__Work item 1__
Return the passage of the coronavirus article from "And they warn" to "flooding their lungs.", copied word for word.
__Work item 2__
Shorten the paragraph of the coronavirus article that begins "If you have travelled to Wuhan", keeping its main facts.
__Work item 3__
Write what comes next in the coronavirus article, picking up after its final sentence.

__Given text__
+-------+

The new coronavirus, 2019-nCoV, is a new strain that hasn’t been previously identified in humans.
Coronavirus attacks the respiratory system, causing pneumonia-like lung lesions.
It first emerged about a month ago and is thought to have jumped from bats to humans, via a possible but unknown animal, in the Chinese city of Wuhan.
One of the best ways to protect yourself from catching 2019-nCoV is to be aware of the symptoms.
Here, we take you through the early warning signs to be aware of, how to protect yourself and when to get medical help…
What are the early warning signs?
According to the NHS and the World Health Organisation (WHO), early symptoms of coronavirus infection usually include:
- A runny nose
- A cough and/or sore throat
- A high temperature
- Feeling tired
- Difficulty breathing
These symptoms are similar to other respiratory illnesses such as the flu and the common cold.
However, this new strain is said to more likely to trigger a cough and fever, experts have noted.
And they warn the condition can progress and victims can develop severe complications.
These include pneumonia and swelling in the lungs, which can make it hard for the lungs to pass oxygen into the bloodstream – leading to organ failure and death.
Severe pneumonia can kill people by causing them to “drown” in the fluid flooding their lungs.
How quickly do symptoms come on?
The virus is transmitted between people in droplets from coughing and sneezing and touching or shaking hands.
Symptoms are thought to appear between two and ten days after contracting the virus.
When should I seek help?
If you have travelled to Wuhan or Hubei Province in China (or another significantly affected area) in the last 14 days, or have been in close contact with someone who has and feel unwell, call NHS 111 for advice now.
Public Health England defines close contact as being within two meters of someone for 15 minutes or more or sharing a room for a prolonged period.
HIGH ALERT: Chief Medical Officer confirms two cases of coronavirus in the UK
Announcing the two cases in the UK, Chris Whitty, Chief Medical Officer, said: “We can confirm that two patients in England, who are members of the same family, have tested positive for coronavirus.
“The patients are receiving specialist NHS care, and we are using tried and tested infection control procedures to prevent further spread of the virus.
“The NHS is extremely well-prepared and used to managing infections and we are already working rapidly to identify any contacts the patients had, to prevent further spread.
“We have been preparing for UK cases of novel coronavirus and we have robust infection control measures in place to respond immediately.

+-------+

Data records
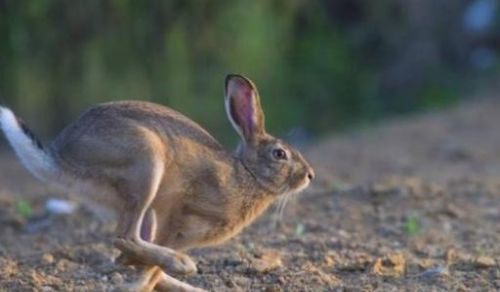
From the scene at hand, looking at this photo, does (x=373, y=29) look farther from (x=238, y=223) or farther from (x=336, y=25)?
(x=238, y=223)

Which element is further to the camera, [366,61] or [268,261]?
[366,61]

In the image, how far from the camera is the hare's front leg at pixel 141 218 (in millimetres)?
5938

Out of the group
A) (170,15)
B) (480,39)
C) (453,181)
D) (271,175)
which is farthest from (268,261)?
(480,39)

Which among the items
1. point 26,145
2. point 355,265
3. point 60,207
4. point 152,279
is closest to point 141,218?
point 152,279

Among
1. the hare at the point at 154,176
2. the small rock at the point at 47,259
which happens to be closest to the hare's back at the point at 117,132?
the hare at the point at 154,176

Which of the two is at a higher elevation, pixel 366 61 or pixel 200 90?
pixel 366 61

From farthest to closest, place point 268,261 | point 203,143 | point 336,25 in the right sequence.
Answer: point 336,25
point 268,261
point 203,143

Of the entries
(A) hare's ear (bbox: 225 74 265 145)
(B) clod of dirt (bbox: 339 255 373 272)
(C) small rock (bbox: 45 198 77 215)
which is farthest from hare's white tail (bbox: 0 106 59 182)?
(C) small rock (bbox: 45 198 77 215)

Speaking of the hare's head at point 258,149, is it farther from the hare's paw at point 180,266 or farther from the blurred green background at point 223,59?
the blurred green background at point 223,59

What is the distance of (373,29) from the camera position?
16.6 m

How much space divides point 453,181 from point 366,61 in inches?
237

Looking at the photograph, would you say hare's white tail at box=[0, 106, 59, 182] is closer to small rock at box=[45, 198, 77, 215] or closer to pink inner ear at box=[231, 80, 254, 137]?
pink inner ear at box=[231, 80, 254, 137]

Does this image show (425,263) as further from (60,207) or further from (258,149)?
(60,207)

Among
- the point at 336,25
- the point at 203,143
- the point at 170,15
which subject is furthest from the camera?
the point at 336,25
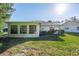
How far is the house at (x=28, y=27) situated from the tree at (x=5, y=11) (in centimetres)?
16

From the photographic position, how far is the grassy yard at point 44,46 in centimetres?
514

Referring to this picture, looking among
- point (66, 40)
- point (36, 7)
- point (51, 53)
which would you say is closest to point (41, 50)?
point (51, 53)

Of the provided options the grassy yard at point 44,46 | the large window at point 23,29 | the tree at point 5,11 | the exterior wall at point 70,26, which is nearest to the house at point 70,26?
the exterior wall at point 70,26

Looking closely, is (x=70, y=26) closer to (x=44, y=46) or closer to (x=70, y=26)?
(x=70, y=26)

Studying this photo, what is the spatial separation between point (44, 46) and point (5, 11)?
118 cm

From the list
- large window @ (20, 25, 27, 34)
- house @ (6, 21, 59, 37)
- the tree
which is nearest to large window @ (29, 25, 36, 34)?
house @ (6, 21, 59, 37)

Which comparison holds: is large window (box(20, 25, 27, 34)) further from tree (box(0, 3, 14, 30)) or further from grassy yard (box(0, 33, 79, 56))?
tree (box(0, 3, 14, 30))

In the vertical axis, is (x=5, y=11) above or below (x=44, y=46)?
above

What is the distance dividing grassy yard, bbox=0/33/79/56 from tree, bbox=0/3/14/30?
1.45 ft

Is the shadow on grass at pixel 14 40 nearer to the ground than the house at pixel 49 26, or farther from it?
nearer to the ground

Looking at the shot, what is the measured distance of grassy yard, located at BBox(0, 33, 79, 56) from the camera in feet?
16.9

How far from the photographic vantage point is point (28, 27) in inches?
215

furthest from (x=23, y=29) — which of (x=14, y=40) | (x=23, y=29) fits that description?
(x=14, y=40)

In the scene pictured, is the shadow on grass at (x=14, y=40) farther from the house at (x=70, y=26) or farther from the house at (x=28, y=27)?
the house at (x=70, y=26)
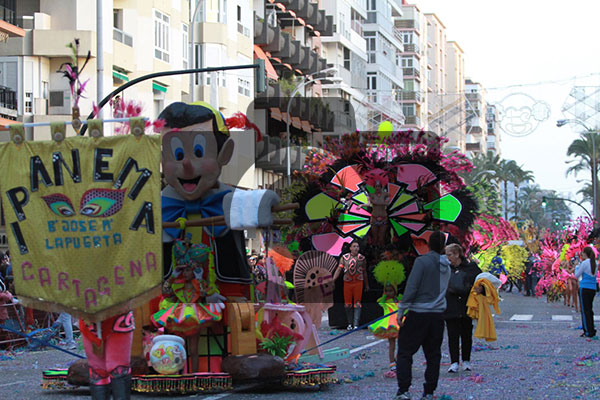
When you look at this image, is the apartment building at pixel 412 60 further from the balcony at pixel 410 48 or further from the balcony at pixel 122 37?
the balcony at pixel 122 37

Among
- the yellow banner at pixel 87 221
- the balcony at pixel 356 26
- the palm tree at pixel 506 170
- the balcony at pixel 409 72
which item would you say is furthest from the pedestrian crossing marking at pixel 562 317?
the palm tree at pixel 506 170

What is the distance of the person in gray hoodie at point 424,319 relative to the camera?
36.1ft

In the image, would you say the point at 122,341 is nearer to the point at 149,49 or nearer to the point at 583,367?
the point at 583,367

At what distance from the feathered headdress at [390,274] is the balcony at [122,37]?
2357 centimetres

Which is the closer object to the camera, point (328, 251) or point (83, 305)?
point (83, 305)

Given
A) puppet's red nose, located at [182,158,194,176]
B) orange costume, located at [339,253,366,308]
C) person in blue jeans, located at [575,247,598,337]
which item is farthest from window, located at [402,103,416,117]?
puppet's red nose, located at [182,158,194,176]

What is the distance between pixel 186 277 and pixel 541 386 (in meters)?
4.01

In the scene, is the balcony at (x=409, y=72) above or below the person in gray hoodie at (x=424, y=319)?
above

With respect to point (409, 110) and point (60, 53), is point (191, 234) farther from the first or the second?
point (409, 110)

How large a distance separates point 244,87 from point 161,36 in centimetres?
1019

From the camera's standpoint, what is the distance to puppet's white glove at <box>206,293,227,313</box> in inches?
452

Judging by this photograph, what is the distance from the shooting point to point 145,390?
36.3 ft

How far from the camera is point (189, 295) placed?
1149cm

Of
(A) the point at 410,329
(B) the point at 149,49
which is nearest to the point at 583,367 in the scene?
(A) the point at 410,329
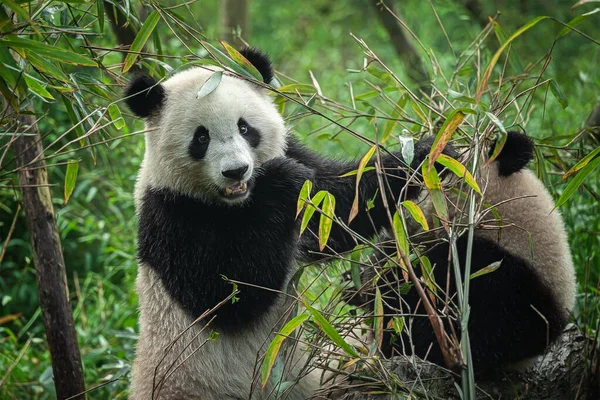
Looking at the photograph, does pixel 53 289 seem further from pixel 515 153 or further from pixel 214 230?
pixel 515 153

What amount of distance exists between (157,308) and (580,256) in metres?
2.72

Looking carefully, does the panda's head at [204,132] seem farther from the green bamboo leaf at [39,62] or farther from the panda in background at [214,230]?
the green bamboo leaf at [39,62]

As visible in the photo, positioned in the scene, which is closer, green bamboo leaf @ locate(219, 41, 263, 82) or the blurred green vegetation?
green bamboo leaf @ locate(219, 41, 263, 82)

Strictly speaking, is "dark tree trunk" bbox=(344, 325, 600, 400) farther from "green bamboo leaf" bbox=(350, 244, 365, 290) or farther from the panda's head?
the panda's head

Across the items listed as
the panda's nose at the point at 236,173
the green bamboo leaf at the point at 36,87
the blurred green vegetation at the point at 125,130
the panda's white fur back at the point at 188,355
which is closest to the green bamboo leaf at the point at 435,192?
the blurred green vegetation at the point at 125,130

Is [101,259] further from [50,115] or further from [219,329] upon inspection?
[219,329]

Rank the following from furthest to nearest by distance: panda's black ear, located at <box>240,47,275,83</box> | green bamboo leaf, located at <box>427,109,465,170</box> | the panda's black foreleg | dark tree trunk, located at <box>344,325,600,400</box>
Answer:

+-------+

__Task answer 1__
And they warn the condition can progress and victims can develop severe complications.
These include pneumonia and swelling in the lungs, which can make it hard for the lungs to pass oxygen into the bloodstream – leading to organ failure and death.
Severe pneumonia can kill people by causing them to “drown” in the fluid flooding their lungs.

__Task answer 2__
Anyone who feels unwell and has been to Wuhan, Hubei Province or another significantly affected area in the last 14 days, or has had close contact with someone who has, should call NHS 111 for advice now.

__Task answer 3__
“We are continuing to work closely with the World Health Organization and the international community as the outbreak in China develops to ensure we are ready for all eventualities.”
The NHS urges people to stay indoors and avoid contact with other people as, if you have the virus, you risk spreading it to others.
Health experts are urging people not to go straight to your doctors’ surgery, over fears people will spread the bug there too – but do seek medical help by calling NHS 111.
If you get a cough, a high temperature, or you feel short of breath, continue to follow this advice.
Do not leave your house without getting advice from a doctor.
How can I protect myself?
The best way to prevent catching any form of coronavirus is to practice good hygiene, according to the Center for Disease Control and Prevention.
It says that in order to reduce your risk of infection, you should:
- Wash your hands often with soap and water, for at least 20 seconds
- Do not touch your eyes, nose or mouth with unwashed hands
- Avoid close contact with people who are sick
If you have cold-like symptoms, you can help protect others by staying home when you are sick and avoiding contact with others.
You should also cover your mouth and nose with a tissue when you cough and sneeze then throw it away and wash your hands.
Cleaning and disinfecting objects and surfaces which you may have touched is also important.
Dr Daniel Atkinson, clinical lead at Treated.com, said: “Hygiene is incredibly important to ward off any viruses.
“Make sure to wash your hands thoroughly – for at least 20 seconds – and cover your mouth and nose when you cough or sneeze.
“If you can, avoid contact with sick people and avoid shaking hands with anyone displaying flu-like symptoms.”
Currently there is no vaccine to protect people against the virus.
Other experts around the world are also looking into producing a vaccination.